Page:Revue des Deux Mondes - 1888 - tome 88.djvu/577

La bibliothèque libre.
Le texte de cette page a été corrigé et est conforme au fac-similé.

Ce cri, qui avait déjà servi de mot de ralliement à plus d’une sédition, se fit entendre de toutes parts. Le fédéralisme et le goût de la vie patriarcale reprirent le dessus. Les Israélites quittèrent Sichem avec la résolution de ne plus se prêter à la corvée. Le roi eut de la peine à remonter dans son char et à regagner Jérusalem. La première fois qu’Adoniram[1] reparut dans les provinces, il fut assommé à coups de pierre. Jéroboam, que sa force corporelle et son courage désignaient pour la royauté, fut proclamé roi d’Israël par une assemblée des tribus.

Que faisait pendant ce temps l’armée royale, dont les chroniqueurs nous racontent tant de merveilles ? La preuve que cette armée n’exista jamais sérieusement, c’est qu’elle ne fit rien, quand elle aurait eu la meilleure raison d’agir. Roboam s’éternisa en préparatifs pour reconquérir son ascendant sur les tribus du Nord. Mais la forte génération du temps de David était bien morte. L’opinion se montrait indifférente. Les hommes de Dieu, réduits au silence durant tout le règne de Salomon, recommençaient à parler, même du côté de Jérusalem. Un certain Semaïah, prophète, se leva, en Juda, disant que Iahvé lui avait révélé ces mots : « vous ne vous mettrez point en route pour combattre Israël votre frère. « Il fut convenu que tout ce qui était arrivé avait été l’effet de la volonté de Dieu. L’œuvre politique de David et de Salomon était condamnée à jamais. Elle avait duré environ soixante-dix ans.

L’opposition de ces deux dénominations, Juda et Israël, existait dès le temps de Saül. Elle tenait à des raisons anciennes et profondes. La scission, cette fois, fut irrémédiable. Juda et Benjamin demeurèrent fidèles à la famille de David. Tout le reste acclama Jéroboam. Une ligne passant à la hauteur de Béthel marqua la limite des deux royaumes. Les efforts qui seront tentés pour ressouder les deux moitiés séparées échoueront misérablement. Les alliances des deux royaumes seront elles-mêmes de courte durée. Juda traitera Israël d’infidèle ; Israël dépréciera David, raillera Salomon. Tout espoir d’un état sérieux ayant son centre à Jérusalem est perdu sans retour.

On achète toujours cher l’idéal qu’on aime, cet idéal fût-il excellent.
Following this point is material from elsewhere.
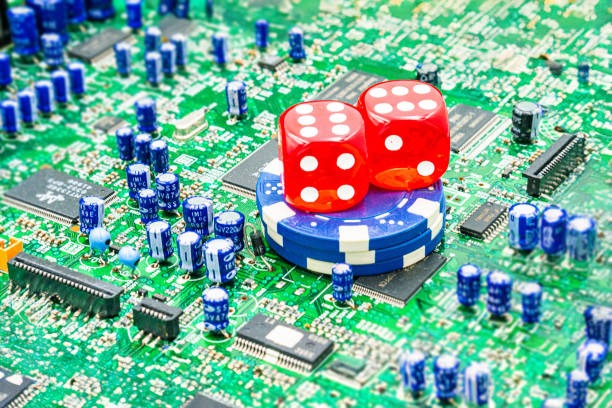Poker table interface on waslot showing cards, players, and betting controls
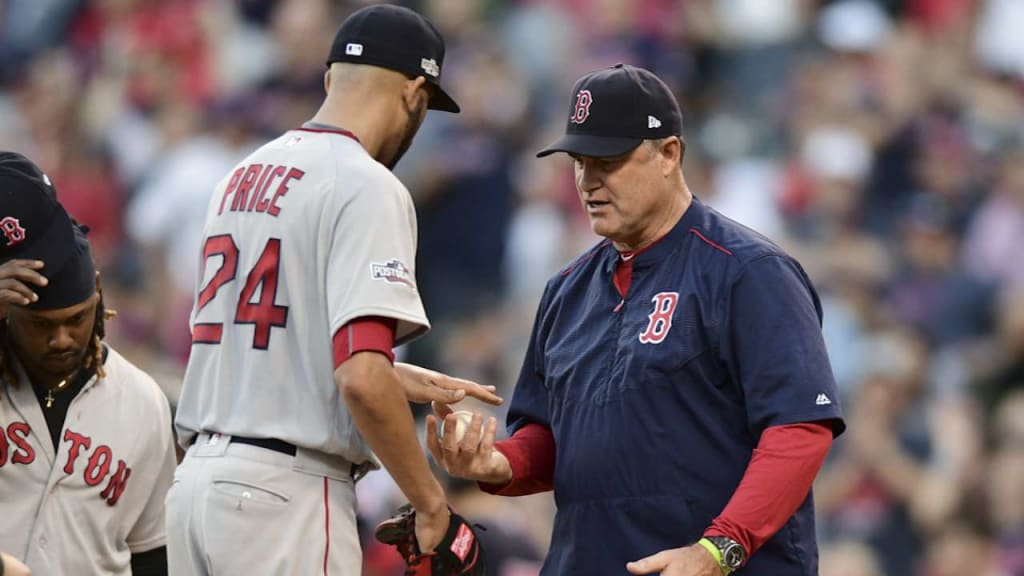 Farrell on Price's tough outing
L’amour de l’indépendance, de l’autonomie locale, de la vie agricole et pastorale, l’antipathie contre les grandes villes, contre les grandes organisations centralisées, le dégoût pour les recherches de l’art et pour tous ces joujoux de cuivre et d’or par lesquels Salomon avait cru honorer Iahvé, c’étaient là des sentimens hautement louables. Ils firent la grandeur religieuse d’Israël ; mais ils firent aussi sa faiblesse temporelle. Israël, divisé et incapable d’une

  1. Ce nom était devenu mythique pour désigner le préposé aux corvées.